Universal recognition of the Convention and its Protocol is the cornerstone of the international refugee protection regime. 141 States are now parties to one or both of these instruments, and I hope that others will soon accede. But accession is only a first step. Governments must ensure its full and effective implementation through appropriate national legal frameworks and protection structures.
At the same time, we need more than a legal framework in order to protect refugees and find durable solutions. A globalizing world needs a global governance structure for refugees, to provide new opportunities.
UNHCR is at the service of governments. But to be effective, it needs the full support of governments. More must be done to ensure that UNHCR is adequately funded and positioned to act as an essential partner for governments in the global governance of the refugee phenomenon.

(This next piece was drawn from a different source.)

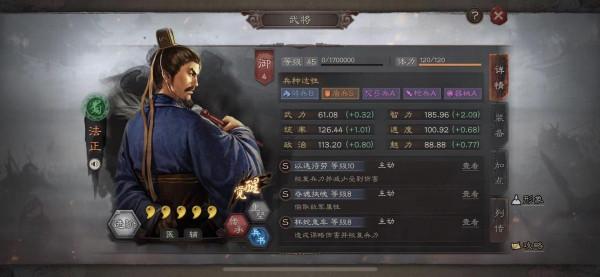 天公三勢盾,五雷擊穿身 天公三勢盾,五雷擊穿身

We must do more to address the links between migration and asylum. The Convention is not a migration control instrument, and it must not be blamed for States' inability to successfully manage illegal migration. But the difficulties of managing mixed flows of refugees and other migrants must not be underestimated. We must develop new approaches, tools and standards to strengthen the legal and physical protection of refugees, while separating out the undeserving. Indeed, this has been the subject of considerable reflection during the Global Consultations process.

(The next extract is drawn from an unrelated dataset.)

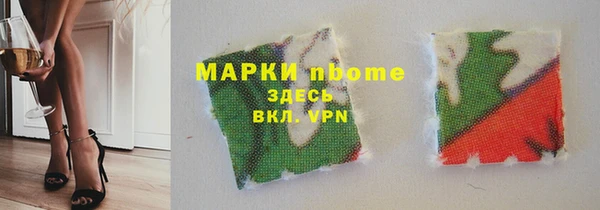 марки nbome Белокуриха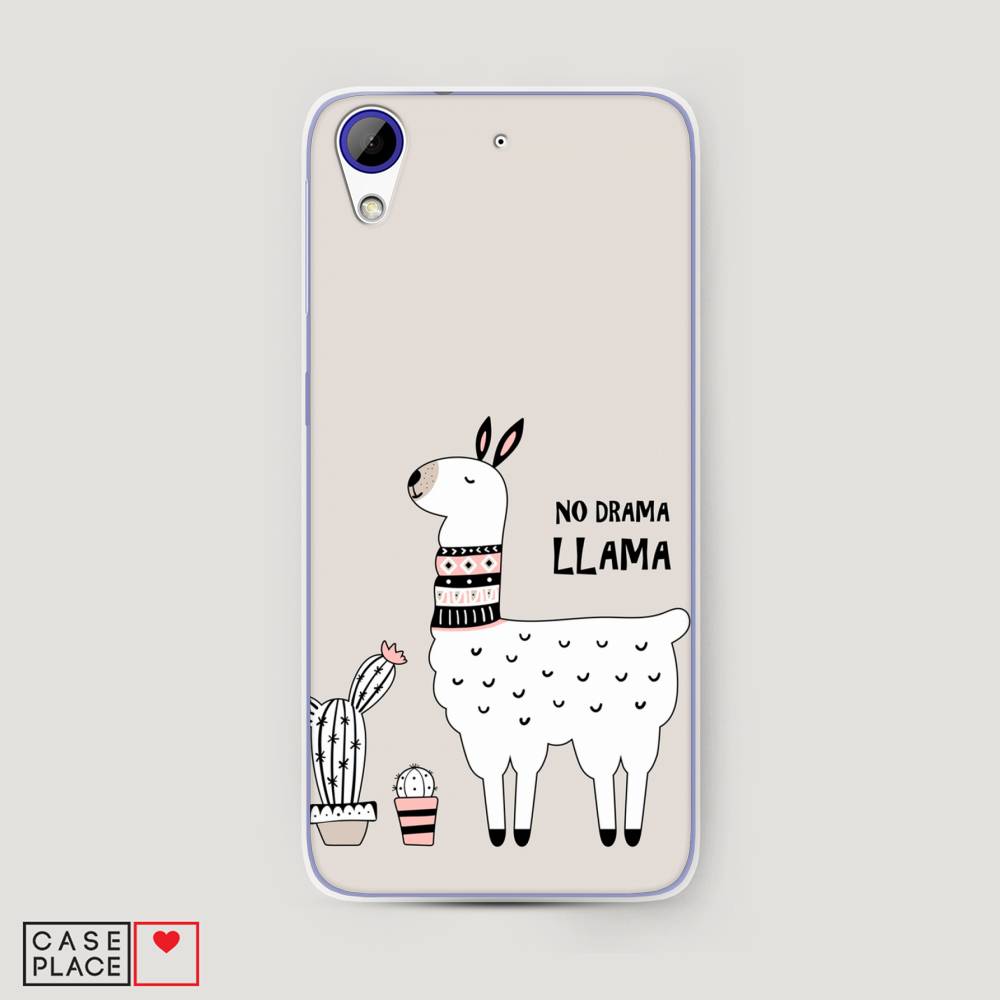 

Чехол Awog на HTC Desire 628 / Эйчтиси Дизайр 628 "No drama LLama", Разноцветный, 101650-2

A particularly worrying development is the rise in human smuggling and trafficking. With regular arrival routes closed, many refugees turn to smugglers to reach safety, in spite of the dangers and the financial costs involved. Other migrants portray themselves as refugees to overcome immigration barriers. The result is a blurring of the distinction between refugees and other migrants, and a stigmatization of refugees as people trying to break the law. Here there is another dilemma. Unless governments do more to find lasting solutions for refugees, more of them will fall into the hands of human smugglers, traffickers and criminal networks. Who is then fuelling crime? Fleeing refugees or failing governments?
Finally, we must do more to address the root causes of forced displacement. The real challenge is to create an environment in which people are not forced to flee their homes in the first place. Of course, it is better to bring safety to people, not people to safety. But when the international community fails to do this, as it frequently does, we must uphold the right of people to seek and enjoy asylum. We must also ensure that States cooperate, in a true spirit of burden sharing, to provide protection and assist refugees and to find lasting solutions to their plight. Above all, we must ensure that refugees are not forcibly returned to places where their lives may be at risk. These are minimum standards of humanity, and they are the basis of the 1951 Refugee Convention.